Automatic Evaluation of Ontologies (AEON)

  • Johanna Völker
  • Denny Vrandečić
  • York Sure
Part of the Lecture Notes in Computer Science book series (LNCS, volume 3729)


OntoClean is a unique approach towards the formal evaluation of ontologies, as it analyses the intensional content of concepts. Although it is well documented in numerous publications, and its importance is widely acknowledged, it is still used rather infrequently due to the high costs for applying OntoClean, especially on tagging concepts with the correct meta-properties. In order to facilitate the use of OntoClean and to enable proper evaluation of it in real-world cases, we provide AEON , a tool which automatically tags concepts with appropriate OntoClean meta-properties.
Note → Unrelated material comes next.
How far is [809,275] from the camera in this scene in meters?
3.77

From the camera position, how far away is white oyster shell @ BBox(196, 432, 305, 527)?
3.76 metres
The implementation can be easily expanded to check the concepts for other abstract meta-properties, thus providing for the first time tool support in order to enable intensional ontology evaluation for concepts. Our main idea is using the web as an embodiment of objective world knowledge, where we search for patterns indicating concepts meta-properties. We get an automatic tagging of the ontology, thus reducing costs tremendously. Moreover, AEON lowers the risk of having subjective taggings. As part of the evaluation we report our experiences from creating a middle-sized OntoClean-tagged reference ontology.


Automatic Evaluation Identity Criterion Negative Evidence Ontology Engineering Human Annotator 
These keywords were added by machine and not by the authors. This process is experimental and the keywords may be updated as the learning algorithm improves.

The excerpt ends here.